5. Retrieving All Data for an Institution#

The College Scorecard API can also be used to retrieve all of the data for a particular institution. The example below finds all data for The University of Alabama:

params = {
    'school.name': 'The University of Alabama',
    'api_key': API_KEY
}
api_data = requests.get(BASE_URL, params=params).json()

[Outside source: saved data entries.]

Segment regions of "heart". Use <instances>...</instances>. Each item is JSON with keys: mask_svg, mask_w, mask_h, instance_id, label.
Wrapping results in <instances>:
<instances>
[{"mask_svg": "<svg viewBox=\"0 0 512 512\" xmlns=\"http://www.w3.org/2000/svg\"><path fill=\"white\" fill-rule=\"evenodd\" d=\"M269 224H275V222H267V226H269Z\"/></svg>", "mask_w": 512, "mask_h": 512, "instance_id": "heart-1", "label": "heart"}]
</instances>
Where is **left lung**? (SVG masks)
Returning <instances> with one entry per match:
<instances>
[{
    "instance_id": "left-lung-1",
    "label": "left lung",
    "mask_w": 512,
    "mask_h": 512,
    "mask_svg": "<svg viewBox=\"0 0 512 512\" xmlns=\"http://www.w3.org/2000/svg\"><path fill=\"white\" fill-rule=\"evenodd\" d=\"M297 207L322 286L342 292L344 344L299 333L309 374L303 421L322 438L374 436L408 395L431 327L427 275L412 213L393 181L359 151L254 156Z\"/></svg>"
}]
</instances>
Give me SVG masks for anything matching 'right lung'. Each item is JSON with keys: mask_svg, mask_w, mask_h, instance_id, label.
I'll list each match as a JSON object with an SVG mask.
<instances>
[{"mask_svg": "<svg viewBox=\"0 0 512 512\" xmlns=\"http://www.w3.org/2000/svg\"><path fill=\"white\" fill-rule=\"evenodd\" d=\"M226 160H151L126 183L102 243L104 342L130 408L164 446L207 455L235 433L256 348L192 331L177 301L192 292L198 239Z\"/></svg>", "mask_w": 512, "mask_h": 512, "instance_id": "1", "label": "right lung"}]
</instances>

# Print structure of the result
pprint(api_data["results"][0], depth=1)

{'fed_sch_cd': '001051',
 'id': 100751,
 'latest': {...},
 'location': {...},
 'ope6_id': '001051',
 'ope8_id': '00105100',
 'school': {...}}

Finally, we’ll look at the breakdown of size of each program at the University of Alabama:

program_percentage_data = api_data['results'][0]['latest']['academics']['program_percentage']
programs = list(program_percentage_data.keys())
percentages = list(program_percentage_data.values())

smallest_percent_allowed = 0.015 # Any sector under this threshold will be added to "other"
small_slices = 0 # The number of slices below the threshold above

# Count the number of small slices
small_slices = sum(1 for i in percentages if i < smallest_percent_allowed)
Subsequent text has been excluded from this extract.